§ Problem description: Write what comes next in the chapter of exercises on scheduling and task automation, starting right after its final line of definitions.
━━━━━ Document excerpt ━━━━━
Chapter 22 Exercises: Scheduling and Task Automation
These exercises are organized into five tiers. Complete each tier before advancing. All exercises use the schedule library as the baseline; Tier 4 and 5 exercises extend to APScheduler and OS-level scheduling.
Tier 1: Comprehension (Understanding the Concepts)
Exercise 22.1 — Scheduling Vocabulary
Match each term to its correct definition:
Terms: scheduler loop, job, trigger, cron expression, heartbeat, task history, grace time, coalesce
Definitions: a) A string format encoding when a task should run, using fields for minute, hour, day, month, and weekday b) A file or database record showing the execution history and results of past scheduled runs c) A small file or database record updated frequently to confirm a scheduler process is still alive and working d) The maximum delay allowed past a job's scheduled time before it is considered "misfired" e) The continuous loop that periodically checks whether any scheduled jobs are due to run f) The behavior of merging multiple missed runs into a single execution when catching up after downtime g) A unit of scheduled work: a Python function plus a rule defining when it should execute h) The definition of when a job should run (a specific time, an interval, or a calendar rule)
━━━━━ Dataset excerpt ━━━━━
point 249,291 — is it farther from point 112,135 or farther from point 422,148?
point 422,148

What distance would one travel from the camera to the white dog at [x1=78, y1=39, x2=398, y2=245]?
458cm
━━━━━
§ Answer to the problem:
Exercise 22.2 — Schedule Syntax Reading
For each schedule library statement, describe in plain English when the job will run:
a) schedule.every().day.at("09:00").do(send_daily_digest)
b) schedule.every(15).minutes.do(check_api_status)
c) schedule.every().monday.at("07:45").do(generate_weekly_report)
d) schedule.every().hour.at(":30").do(log_system_metrics)
e) schedule.every().friday.at("16:30").do(send_weekend_summary)
f) schedule.every(2).hours.do(backup_database)
g) schedule.every().weekday.at("08:00").do(morning_checklist)
Exercise 22.3 — Crontab Reading
Translate each crontab expression into plain English:
a) 0 8 * * 1-5
b) 45 7 * * 1
c) 0 0 1 * *
d) */30 9-17 * * 1-5
e) 0 6,12,18 * * *
f) 0 9 * * 1
g) 30 23 * * 5
Exercise 22.4 — Identifying Scheduling Problems
Review this scheduled job implementation and identify every problem:
import schedule
import time
def generate_report():
data = open("sales_data.csv").read()
report = process_data(data)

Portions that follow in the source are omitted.